▶ _EXTRACT TO READ_
• • •
It is possible to do it with some tricks. First, we define an abstract Number
class with a generic parameter T
and the funny generic parameter constraint where T : Number<T>
. This might look like an endless recursion, but does in fact just mean that T
must derive from Number<T>
. We need the generic parameter for the implicit conversion trick:
public abstract class Number<T>
where T : Number<T>
{
public static Number<T> operator +(Number<T> x, Number<T> y)
{
return x.Sum(y);
}
// Automatic conversion from Number<T> to T
public static implicit operator T(Number<T> x)
{
return (T)x;
}
// Each derived type must supply its own implementation
internal abstract Number<T> Sum(T x);
}
Number
also defines an overload for the "+" operator. Since this operator is static, we cannot override it in deriving classes. Therefore we declare an abstract Sum
method, that the "+" operator uses to calculate its sum. We also implement an implicit conversion from Number<T>
to T
.
Now let us implement a class for integer numbers that derives from Number<T>
:
public class IntNumber : Number<IntNumber>
{
private int _n;
public IntNumber(int n)
{
_n = n;
}
public int Value { get { return _n; } }
// Automatic conversion from int to IntNumber
public static implicit operator IntNumber(int x)
{
return new IntNumber(x);
}
internal override Number<IntNumber> Sum(IntNumber x)
{
return new IntNumber(_n + x._n);
}
public override string ToString()
{
return _n.ToString();
}
}
The important part is the implementation of the Sum
method. The implicit conversion from int
to IntNumber
is optional. Overriding the ToString
method makes it easier to display IntNumber
. We also declare a constructor and a Value
property that returns the integer number.
We can do the same with complex numbers:
public class ComplexNumber : Number<ComplexNumber>
{
private double _re, _im;
public ComplexNumber(double re, double im)
{
_re = re;
_im = im;
}
public double Re { get { return _re; } }
public double Im { get { return _im; } }
public static ComplexNumber operator +(ComplexNumber x, ComplexNumber y)
{
return x.Sum(y);
}
// Automatic conversion from double to ComplexNumber
public static implicit operator ComplexNumber(double x)
• • •
▶ _PARTS OF THE EXERCISE_
1. Answer from the text on generic number classes:
(a) According to the text, what does the constraint where T : Number<T> actually mean?
(b) Why does Number declare an abstract Sum method instead of letting derived classes override the "+" operator?
(c) What does the Value property of IntNumber return?
2. Write the next part of the text on generic number classes, picking up right after its final line of code.
These rows have no connection to the text on generic number classes.

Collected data
• • •
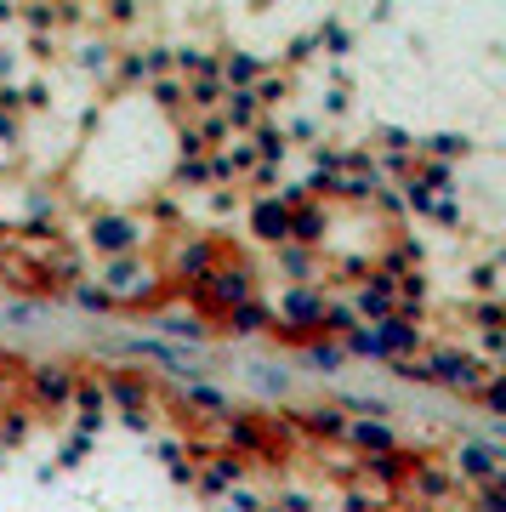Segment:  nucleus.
<instances>
[{
  "label": "nucleus",
  "instance_id": "nucleus-1",
  "mask_svg": "<svg viewBox=\"0 0 506 512\" xmlns=\"http://www.w3.org/2000/svg\"><path fill=\"white\" fill-rule=\"evenodd\" d=\"M97 239H103L109 251H120V245H131V222H103V228H97Z\"/></svg>",
  "mask_w": 506,
  "mask_h": 512
}]
</instances>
• • •
▶ _ANSWERS TO THE EXERCISES_
1.
(a) It means that T must derive from Number<T>.
(b) The "+" operator is static, so it cannot be overridden in deriving classes. The operator uses Sum to calculate its result instead.
(c) It returns the integer number.

2.
{
return new ComplexNumber(x, 0);
}
// Automatic conversion from IntNumber to ComplexNumber
public static implicit operator ComplexNumber(IntNumber x)
{
return new ComplexNumber(x.Value, 0);
}
internal override Number<ComplexNumber> Sum(ComplexNumber x)
{
return new ComplexNumber(_re + x._re, _im + x._im);
}
public override string ToString()
{
return "(" + _re + "+" + _im + "i)";
}
}
The operator overload in the base class is required in order to handle generic typed numbers (see Calculator), the one in the derived class is required, because the automatic conversion from IntNumber
to ComplexNumber
only works with this one.
Now let us declare a generic calculator that operates on any of our number types. (It is just a simple replacement for your NumericTimeSeries for test purposes).
public class Calculator<T>
where T : Number<T>
{
public T GetSum(T x, T y)
{
return x + y; // <== You can add any numbers with generic type T with "+"
}
}
Note that we can just add two numbers of a generic type with the "+" operator. Because of the implicit operator declared in Number<T>
we do not need any castings!
Let us test the addition of generic number types with the generic calculator and the direct addition of different number types:
IntNumber i1 = new IntNumber(2);
IntNumber i2 = new IntNumber(3);
var intCalculator = new Calculator<IntNumber>();
Console.WriteLine(intCalculator.GetSum(i1, i2)); // ==> 5
Console.WriteLine(intCalculator.GetSum(4, 6)); // ==> 10
ComplexNumber c1 = new ComplexNumber(2, 7);
ComplexNumber c2 = new ComplexNumber(3, -1);
var complexCalculator = new Calculator<ComplexNumber>();
Console.WriteLine(complexCalculator.GetSum(c1, c2)); // ==> (5+6i)
Console.WriteLine(c1 + 100.5); // ==> (102.5+7i)
Console.WriteLine(c1 + i1); // ==> (4+7i)
Console.WriteLine(i1 + c1); // ==> (4+7i)